# [Problem details]
I'd like every record written out again, exactly as it is.
[[ Records provided, beginning ]]
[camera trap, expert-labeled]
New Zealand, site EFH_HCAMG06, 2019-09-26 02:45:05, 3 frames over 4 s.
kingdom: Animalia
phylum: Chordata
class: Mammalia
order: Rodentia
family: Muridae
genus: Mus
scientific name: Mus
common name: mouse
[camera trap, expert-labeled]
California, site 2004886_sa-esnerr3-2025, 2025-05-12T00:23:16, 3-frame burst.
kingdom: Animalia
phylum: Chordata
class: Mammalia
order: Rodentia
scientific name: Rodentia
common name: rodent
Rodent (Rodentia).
[[ Records provided, end ]]
# [Completed task]
[camera trap, expert-labeled]
New Zealand, site EFH_HCAMG06, 2019-09-26 02:45:05, 3 frames over 4 s.
kingdom: Animalia
phylum: Chordata
class: Mammalia
order: Rodentia
family: Muridae
genus: Mus
scientific name: Mus
common name: mouse
[camera trap, expert-labeled]
California, site 2004886_sa-esnerr3-2025, 2025-05-12T00:23:16, 3-frame burst.
kingdom: Animalia
phylum: Chordata
class: Mammalia
order: Rodentia
scientific name: Rodentia
common name: rodent
Rodent (Rodentia).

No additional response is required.